### Assigned task
Please give every line below again exactly, but not its pictures.

### The data
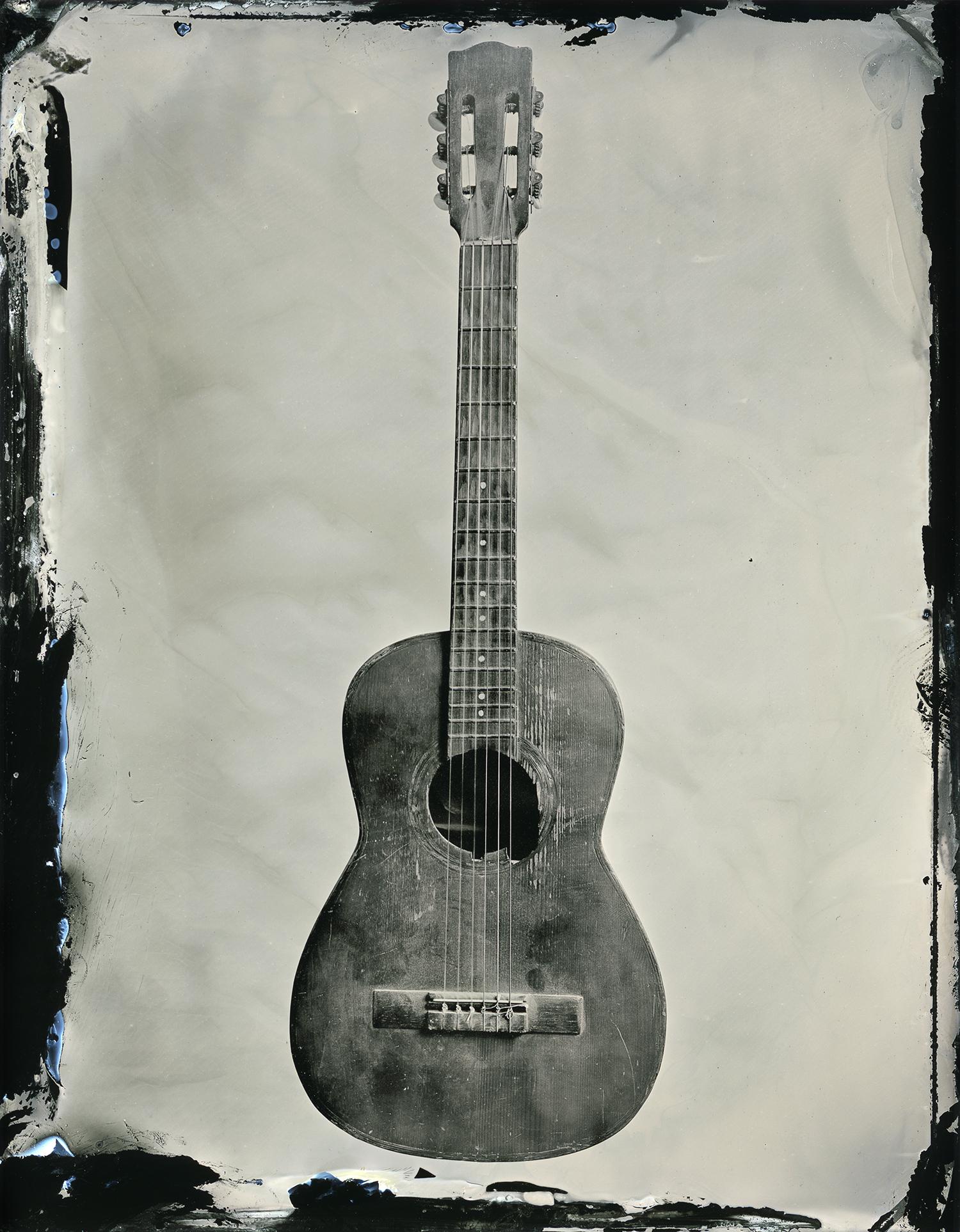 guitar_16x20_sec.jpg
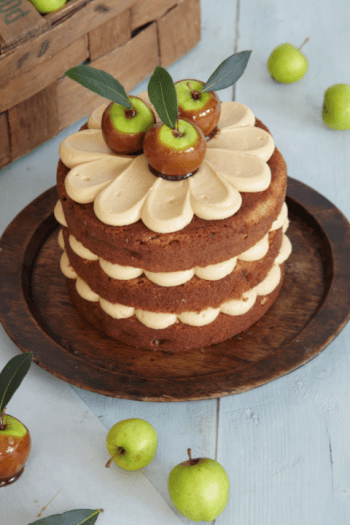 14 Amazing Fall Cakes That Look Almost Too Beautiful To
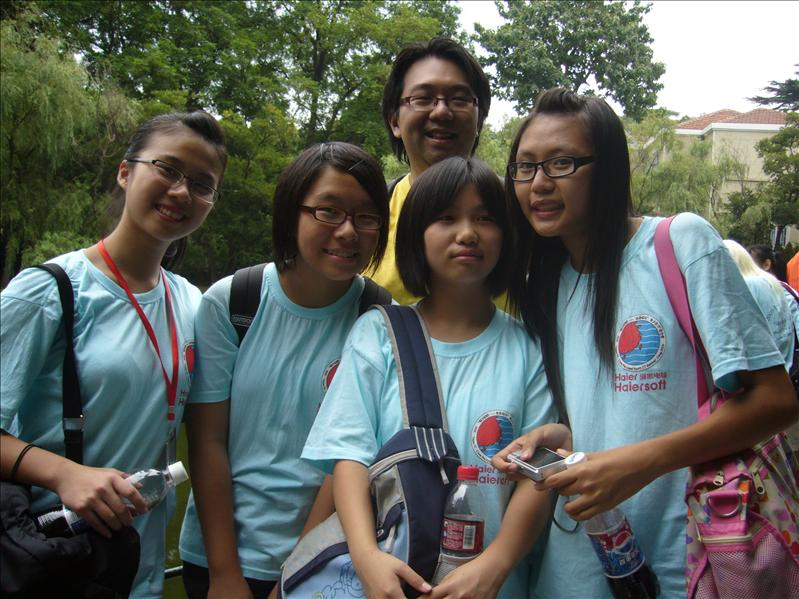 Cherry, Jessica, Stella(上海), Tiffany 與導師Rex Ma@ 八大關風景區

### Your solution
 guitar_16x20_sec.jpg
 14 Amazing Fall Cakes That Look Almost Too Beautiful To
 Cherry, Jessica, Stella(上海), Tiffany 與導師Rex Ma@ 八大關風景區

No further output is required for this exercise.